----- Text section -----

Abstract: In this newsletter we measure the memory requirements of various types of hash maps available in Java. Maps usually need to be threadsafe, but non-blocking is not always the most important requirement.
Welcome to the 193rd issue of The Java(tm) Specialists' Newsletter, sent from the amazing Island of Crete. A few weeks ago my Greek teacher introduced me to "aoristos", the simple past. This is great, because now I can bore my Greek friends with wild tales of life in Africa when I was a child. "Ipia me tous elefantes" - I drank with the elephants. The beauty of being from Africa is that Europeans will believe anything you say. "Ahh, so you had a lion as a pet? I knew it!"
In my previous
newsletter, I challenged you to explain why
the anonymous class sets the this$0
field
before calling super()

-----

> [What to do] Write out, word for word, the part of the Java newsletter that opens with the words containing "Abstract: In this" and closes with "most important requirement.". The listing comes from a separate source.

----- Source excerpt -----

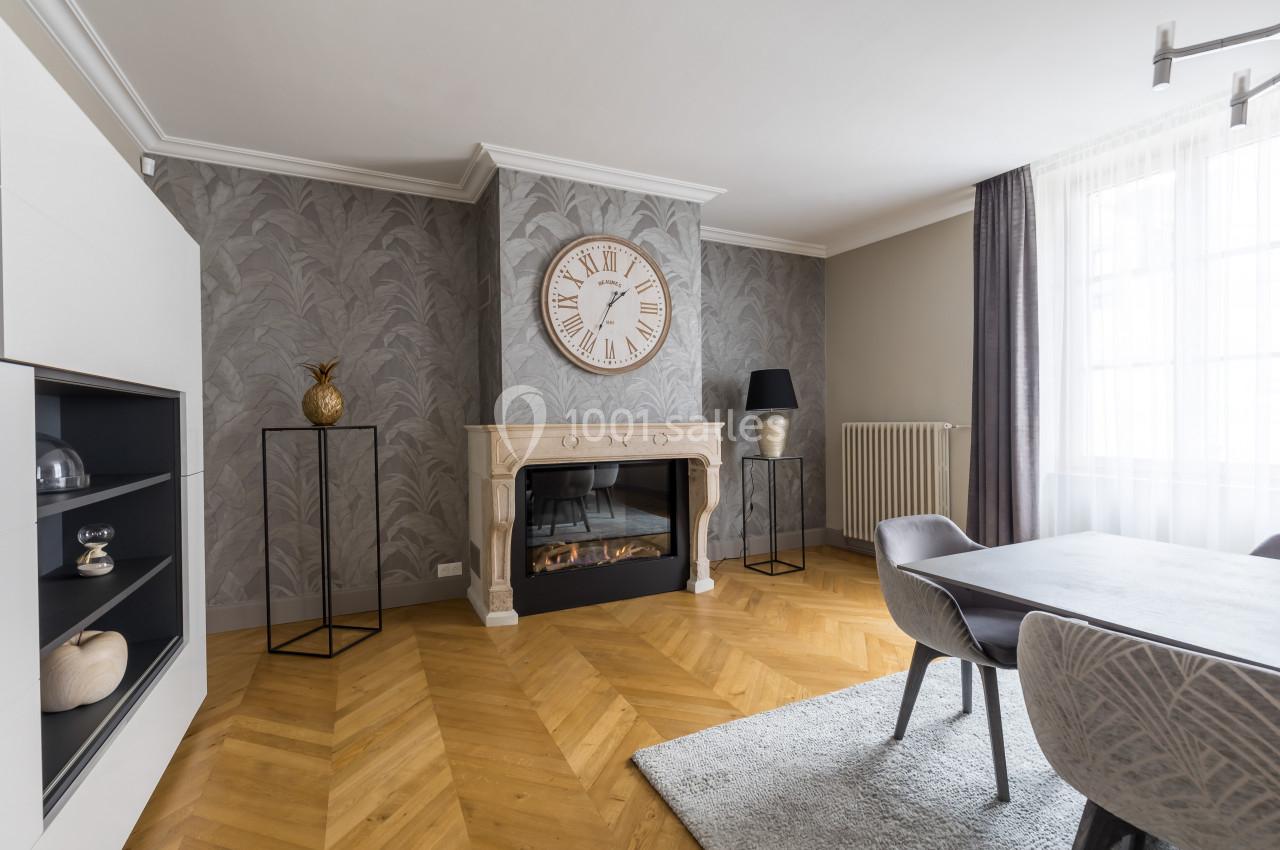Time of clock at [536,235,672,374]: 1:34
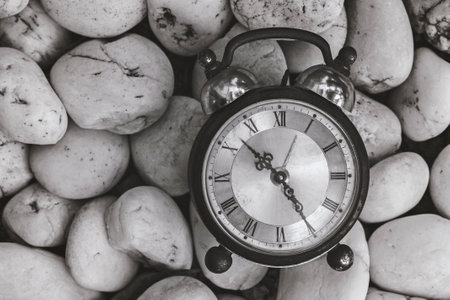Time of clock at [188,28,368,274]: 10:24
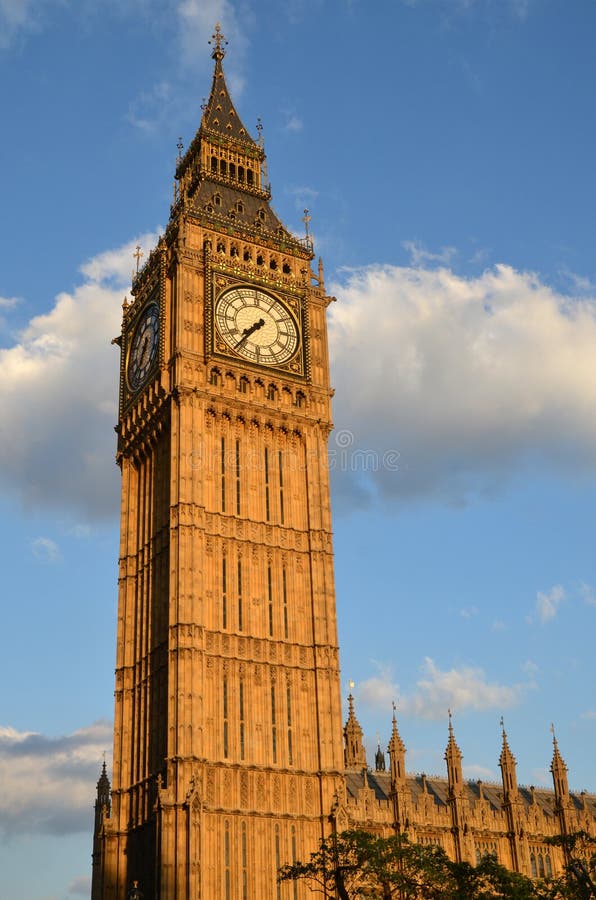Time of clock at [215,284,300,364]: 7:36
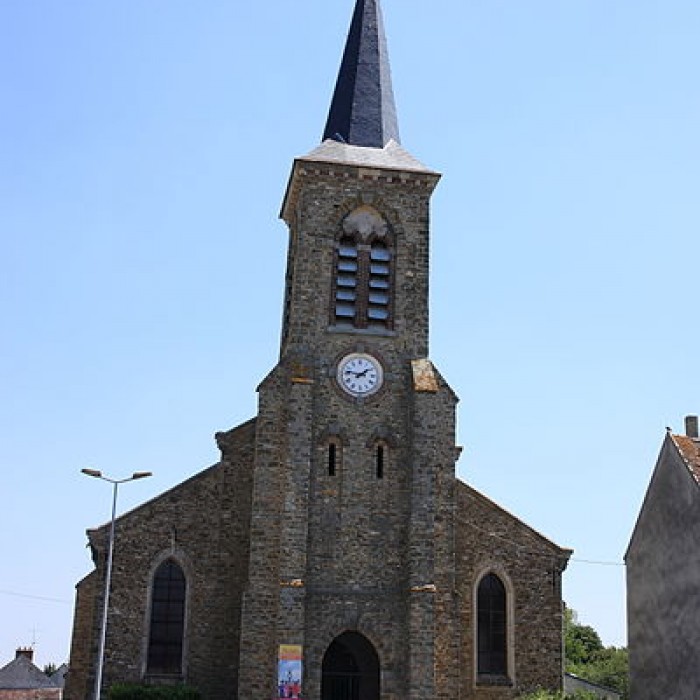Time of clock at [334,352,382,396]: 1:46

-----

> [Solution]
Abstract: In this newsletter we measure the memory requirements of various types of hash maps available in Java. Maps usually need to be threadsafe, but non-blocking is not always the most important requirement.